### PAGE

Decision-Making for Vision Masters – A Major Role in Company Growth

You're probably faced with important decisions daily. Such is the life of a vision master leading(the CEO or Founder) a growing company.

But let me ask you this . . .

How many do you make and commit to fulfilling on every day?

How many do you table, perhaps resolving to decide tomorrow, or get advice from your board, or wait until you have more information?

It turns out that making decisions daily, important decisions play a major role in the growth potential of your company. But making decisions is only the beginning. It's the ongoing commitment to those decisions that make the difference.

I was inspired to write this blog after reading about Amazon CEO Jeff Bezos (world's wealthiest man at this time) habit of making three important decisions every day.  It's not the number of decisions that matter, it's the fact that he's committed to making decisions, which means to continue driving the company forward.  How exactly does he make those decisions, how much time does he spend on each, how does he demonstrate his commitment to each decision afterward, are all questions he doesn't answer.  I'll try here.

But first, let's take a literary tour of wisdom about the value of decision-making. Here are some quotes to ponder . . .

"Successful people make decisions quickly and change them slowly" -- Napoleon Hill

"Your life changes as soon as you make a new, congruent and committed decision" -- Tony Robbins

“It doesn’t matter which side of the fence you are on sometimes. What matters most is getting off. You cannot make progress without making decisions.” —Jim Rohn

"Concision in style, precision in thought, decision in life." -- Victor Hugo

"Some of our important choices have a timeline. If we delay a decision, the opportunity is gone forever. Sometimes our doubts keep us from making a choice that involves change. Thus an opportunity may be missed." -- James E. Faust

"In any moment of decision, the best thing you can do is the right thing, the next best thing is the wrong thing, and the worst thing you can do is nothing." -- Theodore Roosevelt

"The most difficult thing is the decision to act, the rest is merely tenacity. The fears are paper tigers. You can do anything you decide to do. You can act to change and control your life; and the procedure, the process is its own reward." -- Amelia Earhart

What these commentators share in common is the principle that life requires action and action requires decision-making. Now, you may be thinking that there's nothing new in this. Obviously, as a business leader, you understand the value and necessity of decision-making, as well as the old adage made famous by Harry Truman that once you make a decision, "the buck stops here," on your desk.

All well and good.

But have you ever thought about what it really means to make a decision?

Clearly, you make innumerable decisions every day, from what socks to wear, to what to order for lunch, to how to deal with an under-performing employee, an unhappy trade partner, or an impatient investor.

What's interesting in all of this is how, precisely, do you go about that decision-making and how committed are you to the decisions you make?

### GIVEN INSTRUCTION 1
Copy the blog post on decision-making word for word, starting with "What these commentators" and going on through "make a decision?".
### GIVEN INSTRUCTION 2
In the post on decision-making, how many important decisions does Jeff Bezos make each day?
### GIVEN INSTRUCTION 3
Pick up the post on decision-making for company leaders where it stops, and keep writing it.

### DATA SECTION
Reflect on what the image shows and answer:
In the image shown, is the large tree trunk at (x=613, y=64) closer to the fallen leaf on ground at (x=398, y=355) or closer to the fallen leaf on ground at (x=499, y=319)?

### RESPONSE 1
What these commentators share in common is the principle that life requires action and action requires decision-making. Now, you may be thinking that there's nothing new in this. Obviously, as a business leader, you understand the value and necessity of decision-making, as well as the old adage made famous by Harry Truman that once you make a decision, "the buck stops here," on your desk.

All well and good.

But have you ever thought about what it really means to make a decision?

### RESPONSE 2
Three.

### RESPONSE 3
A decision is worth nothing, in fact, is not really a decision at all, without the willingness and the commitment to make the sacrifices and carry out the disciplines necessary to see it through.  This I believe is the full meaning of Napoleon Hill's observation that successful people make decisions quickly and change them slowly. For a decision made slowly is clearly a sign of indecision, excessive analysis or lack of trust in one's own decision-making ability or one's own ability to carry out decisions. And a decision changed quickly, or frequently, indicates that there has not been a complete commitment to make the necessary sacrifices and devote the necessary disciplines to carry out that decision.

Imagine a leader who takes a long time to make decisions, with excessive due diligence and care, but who changes them quickly as soon as there is evidence that the decision was wrong or that situations have changed.  This is a person full of self-doubt, one who relies mainly on external factors to determine what is the best decision, rather than the internal factors of full commitment, sacrifice, and discipline.

This is not to say that external factors are unimportant -- the evidence is key in making the right decisions -- but it doesn't take long to acquire and assess the key evidence needed.  80% of the time spent in hesitant decision making is not spent in acquiring and assessing key facts, but in summoning the will to carry out the decision and in justifying a decision already made.  If you eliminate the time spent in summoning the will to act (through the habit of acting quickly) and if you eliminate the time spent justifying a decision already made, your decision-making cycle will be 1/5 as long and just as effective.

Consider that many of the decisions you're faced with require you to allocate precious resources in one way or another. Clearly, you wouldn't be wise to act rashly under such circumstances. Yet, holding those resources in reserve, failing to deploy them effectively and decisively can lead to a slow and agonizing death as you're outpaced by competitors, miss meeting market changes or fail to achieve positive cash flow before running out of money.

Decisiveness is required. There's no way around that in business. Yet, rash behavior, including frequent changes of course, aren't generally the right solution either. So, what do you do?

I strongly believe that developing and following a decision-making process is the solution. Clearly different kinds of decisions require different lengths of decision-making cycles. Major business decisions can take months.  Decisions in an air battle dog-fight take seconds. Both are equally life-and-death, yet the time frames are different.

But it's the process that matters and here's the rub . . .

That process should be similar whether you're in an aerial dog fight or a long, drawn-out acquisition or IPO endeavor.

In a dog fight, pilots use the OODA decision-making cycle continuously:  Observe, Orient, Decide, Act.

The OODA loop is the cycle of observe–orient–decide–act, developed by military strategist and U.S. Air Force Colonel John Boyd. Boyd applied the concept to the combat operations process, often at the operational level during military campaigns. It is now also often applied to commercial operations and learning processes. The approach explains how agility can overcome raw power in dealing with both human and business opponents. An opponent is not necessarily a competitor; the market itself can be considered an "opponent" -- i.e. a problem to solve.

I suggest you read everything you can find on the OODA loop and decision-making in general. In the next post in this series, I'll walk you through the OODA Loop as a tool for creating a decision-making process you can use for both short and long-term decision-making.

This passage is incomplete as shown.